** START OF EXCERPT **
Perl career progression (Was: Perl work at Monash)

Timothy S. Nelson wayland at smartchat.net.au
Tue Sep 9 05:55:01 CDT 2003


On Tue, 9 Sep 2003, Nathan Bailey wrote:

> Okay, so the common theme appears to be "too narrow" which is good feedback,
> except not specific enough to move forward/improve :-)
> 
> I do think SQL stands on its own, in the sense that you are unlikely to
> write perl *applications* without some kind of database interaction,
> regardless of the webness of it.  And the intention of the progression
> is more towards perl *programming* than perl *scripting*, the later
> which could equally well be done in a combination of sed, awk and grep,
> for example (and would usually not involve writing a new perl module).

	I've only once ever done any database stuff with Perl, and I didn't 
use DBI because at the time, there was no module for Interbase.  I'm a sort of 
half-scripter, part programmer thing.  The main thing I've done in Perl 
recently is the system which generates our invoices.  Here's something that 
*should* have a database on both ends, but unfortunately, the input data is 
logged in a flat text file (which other functions currently depend on), and 
the other end is in a M$ Access DB, and can't be moved away from M$ Access.
** END OF EXCERPT **
** START OF INFORMATION GIVEN **
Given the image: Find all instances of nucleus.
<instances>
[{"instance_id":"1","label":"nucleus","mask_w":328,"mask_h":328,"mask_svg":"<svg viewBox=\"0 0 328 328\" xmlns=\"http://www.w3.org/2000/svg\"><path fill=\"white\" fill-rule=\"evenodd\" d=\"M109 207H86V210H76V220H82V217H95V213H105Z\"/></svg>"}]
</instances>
** END OF INFORMATION GIVEN **
** START OF INFORMATION GIVEN **
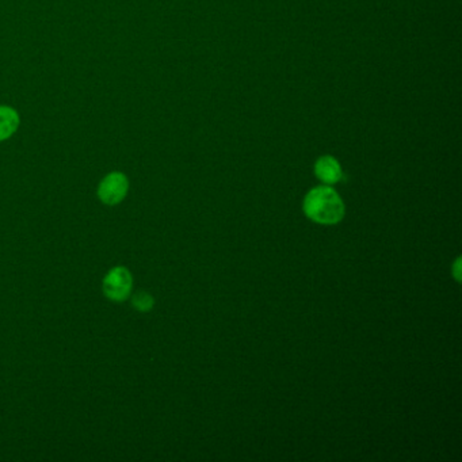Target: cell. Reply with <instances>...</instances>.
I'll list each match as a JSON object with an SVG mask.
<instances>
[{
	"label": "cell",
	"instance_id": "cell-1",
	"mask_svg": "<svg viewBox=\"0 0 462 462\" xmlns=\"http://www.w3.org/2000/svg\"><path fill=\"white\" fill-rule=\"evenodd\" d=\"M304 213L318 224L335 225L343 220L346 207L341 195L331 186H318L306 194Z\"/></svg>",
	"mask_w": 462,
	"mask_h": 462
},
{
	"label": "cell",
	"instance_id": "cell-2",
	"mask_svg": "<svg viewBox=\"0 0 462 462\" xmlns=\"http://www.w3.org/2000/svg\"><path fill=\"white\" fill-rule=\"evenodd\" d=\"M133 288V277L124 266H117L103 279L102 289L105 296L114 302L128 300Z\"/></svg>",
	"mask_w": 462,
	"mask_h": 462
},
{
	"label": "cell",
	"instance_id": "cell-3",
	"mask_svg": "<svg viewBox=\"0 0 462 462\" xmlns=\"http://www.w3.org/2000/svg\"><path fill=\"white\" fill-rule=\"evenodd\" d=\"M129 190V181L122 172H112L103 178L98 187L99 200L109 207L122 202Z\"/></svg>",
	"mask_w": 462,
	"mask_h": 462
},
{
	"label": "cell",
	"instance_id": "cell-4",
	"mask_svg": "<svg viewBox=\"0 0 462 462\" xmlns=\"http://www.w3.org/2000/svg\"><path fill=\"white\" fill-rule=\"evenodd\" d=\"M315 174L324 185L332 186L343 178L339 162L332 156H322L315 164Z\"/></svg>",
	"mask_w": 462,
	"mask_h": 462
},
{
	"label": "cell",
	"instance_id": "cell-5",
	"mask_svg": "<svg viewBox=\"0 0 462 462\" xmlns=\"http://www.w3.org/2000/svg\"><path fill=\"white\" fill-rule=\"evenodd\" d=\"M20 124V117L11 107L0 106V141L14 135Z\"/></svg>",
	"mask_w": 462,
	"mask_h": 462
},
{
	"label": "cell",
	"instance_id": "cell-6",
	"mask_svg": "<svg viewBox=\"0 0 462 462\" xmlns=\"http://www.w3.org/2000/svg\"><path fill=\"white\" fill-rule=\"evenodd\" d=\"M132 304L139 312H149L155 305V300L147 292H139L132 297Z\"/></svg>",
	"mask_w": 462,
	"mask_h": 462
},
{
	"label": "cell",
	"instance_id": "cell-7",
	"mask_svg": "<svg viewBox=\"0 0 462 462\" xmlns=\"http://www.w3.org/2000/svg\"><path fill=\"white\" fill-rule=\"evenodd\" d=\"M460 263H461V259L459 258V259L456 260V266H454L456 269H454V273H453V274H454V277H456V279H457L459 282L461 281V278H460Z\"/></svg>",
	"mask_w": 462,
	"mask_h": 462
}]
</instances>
** END OF INFORMATION GIVEN **
** START OF INFORMATION GIVEN **
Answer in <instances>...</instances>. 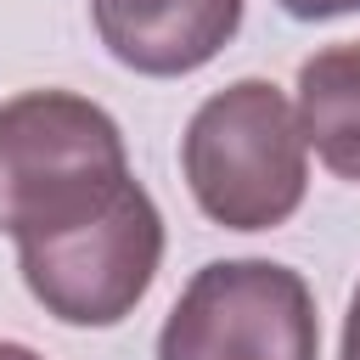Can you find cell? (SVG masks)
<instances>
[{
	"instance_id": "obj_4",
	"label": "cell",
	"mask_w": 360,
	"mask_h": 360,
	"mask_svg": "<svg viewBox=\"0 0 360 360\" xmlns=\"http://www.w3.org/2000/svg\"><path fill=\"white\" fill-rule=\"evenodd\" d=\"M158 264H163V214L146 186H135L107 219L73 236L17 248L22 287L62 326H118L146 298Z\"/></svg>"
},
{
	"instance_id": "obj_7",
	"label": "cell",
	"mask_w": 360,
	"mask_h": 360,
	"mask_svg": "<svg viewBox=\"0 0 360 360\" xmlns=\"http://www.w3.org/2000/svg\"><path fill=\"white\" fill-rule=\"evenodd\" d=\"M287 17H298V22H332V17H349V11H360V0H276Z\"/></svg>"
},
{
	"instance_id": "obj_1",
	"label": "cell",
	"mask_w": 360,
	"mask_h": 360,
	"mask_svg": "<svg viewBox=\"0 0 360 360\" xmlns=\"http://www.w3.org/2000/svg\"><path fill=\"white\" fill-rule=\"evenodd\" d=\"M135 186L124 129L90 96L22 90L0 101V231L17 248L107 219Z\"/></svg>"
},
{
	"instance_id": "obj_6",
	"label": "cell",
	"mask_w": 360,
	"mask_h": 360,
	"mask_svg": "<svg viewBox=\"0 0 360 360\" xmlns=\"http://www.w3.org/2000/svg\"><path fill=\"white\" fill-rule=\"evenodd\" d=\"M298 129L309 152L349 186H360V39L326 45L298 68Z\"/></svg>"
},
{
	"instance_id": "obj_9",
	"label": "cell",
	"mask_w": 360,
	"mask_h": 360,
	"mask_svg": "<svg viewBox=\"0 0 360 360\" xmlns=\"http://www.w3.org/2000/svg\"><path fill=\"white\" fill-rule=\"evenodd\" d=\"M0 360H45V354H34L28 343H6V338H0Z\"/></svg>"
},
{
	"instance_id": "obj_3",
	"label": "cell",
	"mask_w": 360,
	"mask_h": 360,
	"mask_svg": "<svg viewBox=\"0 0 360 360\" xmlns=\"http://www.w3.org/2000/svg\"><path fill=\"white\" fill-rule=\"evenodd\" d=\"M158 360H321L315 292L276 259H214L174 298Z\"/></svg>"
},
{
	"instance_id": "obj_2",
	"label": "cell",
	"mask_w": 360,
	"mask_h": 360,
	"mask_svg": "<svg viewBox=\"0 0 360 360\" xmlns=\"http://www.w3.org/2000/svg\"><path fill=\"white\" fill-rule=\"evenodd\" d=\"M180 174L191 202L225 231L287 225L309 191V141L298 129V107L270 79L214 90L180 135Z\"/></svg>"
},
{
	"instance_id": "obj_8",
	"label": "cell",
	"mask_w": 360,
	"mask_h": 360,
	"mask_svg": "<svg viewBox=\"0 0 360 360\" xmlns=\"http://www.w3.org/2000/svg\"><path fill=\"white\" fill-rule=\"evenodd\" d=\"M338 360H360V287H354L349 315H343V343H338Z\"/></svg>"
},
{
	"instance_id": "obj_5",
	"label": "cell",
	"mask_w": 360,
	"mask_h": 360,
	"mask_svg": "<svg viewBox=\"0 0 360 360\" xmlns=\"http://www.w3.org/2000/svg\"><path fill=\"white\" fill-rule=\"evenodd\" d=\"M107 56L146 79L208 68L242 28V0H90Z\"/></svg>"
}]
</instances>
** END OF INFORMATION GIVEN **
* WHAT YOU NEED TO DO *
a - Repeat the passage of the post about Perl career progression that lies between "On Tue, 9 Sep" and "new perl module).", inclusive.
b - List every line of the records that contains the string "nucleus".

* RESPONSES IN ORDER *
a -
On Tue, 9 Sep 2003, Nathan Bailey wrote:

> Okay, so the common theme appears to be "too narrow" which is good feedback,
> except not specific enough to move forward/improve :-)
> 
> I do think SQL stands on its own, in the sense that you are unlikely to
> write perl *applications* without some kind of database interaction,
> regardless of the webness of it.  And the intention of the progression
> is more towards perl *programming* than perl *scripting*, the later
> which could equally well be done in a combination of sed, awk and grep,
> for example (and would usually not involve writing a new perl module).

b -
Given the image: Find all instances of nucleus.
[{"instance_id":"1","label":"nucleus","mask_w":328,"mask_h":328,"mask_svg":"<svg viewBox=\"0 0 328 328\" xmlns=\"http://www.w3.org/2000/svg\"><path fill=\"white\" fill-rule=\"evenodd\" d=\"M109 207H86V210H76V220H82V217H95V213H105Z\"/></svg>"}]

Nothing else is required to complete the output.